======== Source extract

How to select a journal? What are good criteria for selecting a journal to submit a paper to?
One criterion per answer, please.
It is easy to group journals by subject and prestige, but is there a thought-process that you use to determine which journal is good for your specific paper?
For example, if you have a clearly top paper, it is not hard to find a journal that will accept it (the only question is which top journal to submit it to), but do you have favorite journals for specific types of projects, papers that are not earth-shattering, or other categories of papers?
 A: There are various issues related to the internet. The author of the paper might want to keep her copyright. I think most journals allow posting of papers on arXive now so posting there even after publication is not an issue in most cases. In fact I have heard of some journals posting their articles on arXive. The manner of submission can involve the internet most journals now have internet submissions systems and that could be an issue. I prefer an internet interface over snail mail but some people might have problems with the internet submission process. 
A: Norwegian "level".

================
======== Entries

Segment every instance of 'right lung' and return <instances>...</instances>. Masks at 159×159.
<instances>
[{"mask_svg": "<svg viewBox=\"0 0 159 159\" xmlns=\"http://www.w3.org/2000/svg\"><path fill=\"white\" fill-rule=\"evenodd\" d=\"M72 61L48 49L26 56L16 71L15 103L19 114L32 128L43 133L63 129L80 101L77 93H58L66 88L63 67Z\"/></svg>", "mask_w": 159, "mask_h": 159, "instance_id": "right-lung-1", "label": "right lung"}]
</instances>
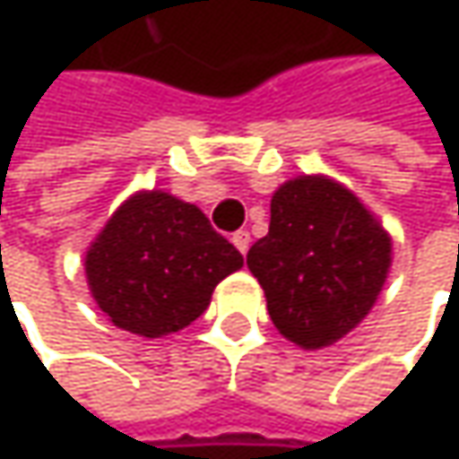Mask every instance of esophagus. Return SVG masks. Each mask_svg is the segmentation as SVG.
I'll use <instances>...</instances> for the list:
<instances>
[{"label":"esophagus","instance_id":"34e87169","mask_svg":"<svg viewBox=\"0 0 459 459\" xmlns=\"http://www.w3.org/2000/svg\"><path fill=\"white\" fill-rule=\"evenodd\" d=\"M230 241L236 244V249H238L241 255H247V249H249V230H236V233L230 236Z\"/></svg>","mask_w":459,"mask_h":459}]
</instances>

================
======== Entries

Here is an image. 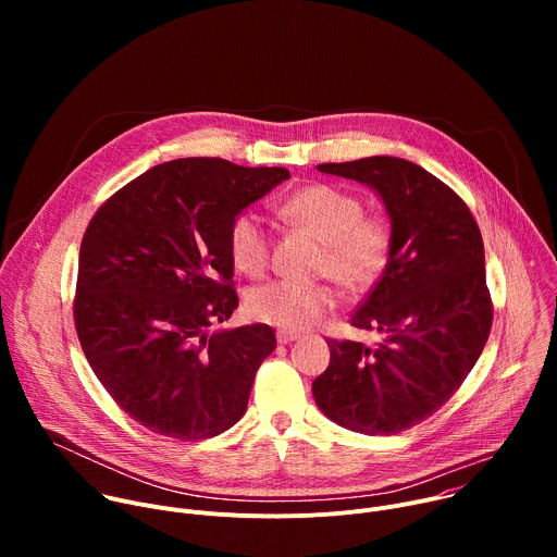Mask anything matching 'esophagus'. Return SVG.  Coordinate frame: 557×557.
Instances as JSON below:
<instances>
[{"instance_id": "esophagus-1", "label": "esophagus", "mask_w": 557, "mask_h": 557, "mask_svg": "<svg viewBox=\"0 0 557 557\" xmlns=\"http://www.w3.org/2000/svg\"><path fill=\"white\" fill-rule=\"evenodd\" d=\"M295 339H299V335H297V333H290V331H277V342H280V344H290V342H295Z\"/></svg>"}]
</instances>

================
======== Entries

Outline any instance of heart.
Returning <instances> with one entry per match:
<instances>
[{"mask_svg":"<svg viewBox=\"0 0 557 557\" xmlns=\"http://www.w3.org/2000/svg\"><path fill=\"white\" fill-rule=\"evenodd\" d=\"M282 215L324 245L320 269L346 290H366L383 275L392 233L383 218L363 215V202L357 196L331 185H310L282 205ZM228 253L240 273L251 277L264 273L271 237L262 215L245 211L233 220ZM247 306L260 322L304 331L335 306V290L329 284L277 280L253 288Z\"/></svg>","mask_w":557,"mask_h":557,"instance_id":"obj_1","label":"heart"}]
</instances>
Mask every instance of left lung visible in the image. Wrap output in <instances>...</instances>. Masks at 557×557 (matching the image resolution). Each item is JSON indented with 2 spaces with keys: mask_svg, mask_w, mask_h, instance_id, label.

================

*Task directions*:
Copy out the entire discussion on choosing a journal, word for word.

*Exercise result*:
How to select a journal? What are good criteria for selecting a journal to submit a paper to?
One criterion per answer, please.
It is easy to group journals by subject and prestige, but is there a thought-process that you use to determine which journal is good for your specific paper?
For example, if you have a clearly top paper, it is not hard to find a journal that will accept it (the only question is which top journal to submit it to), but do you have favorite journals for specific types of projects, papers that are not earth-shattering, or other categories of papers?
 A: There are various issues related to the internet. The author of the paper might want to keep her copyright. I think most journals allow posting of papers on arXive now so posting there even after publication is not an issue in most cases. In fact I have heard of some journals posting their articles on arXive. The manner of submission can involve the internet most journals now have internet submissions systems and that could be an issue. I prefer an internet interface over snail mail but some people might have problems with the internet submission process. 
A: Norwegian "level".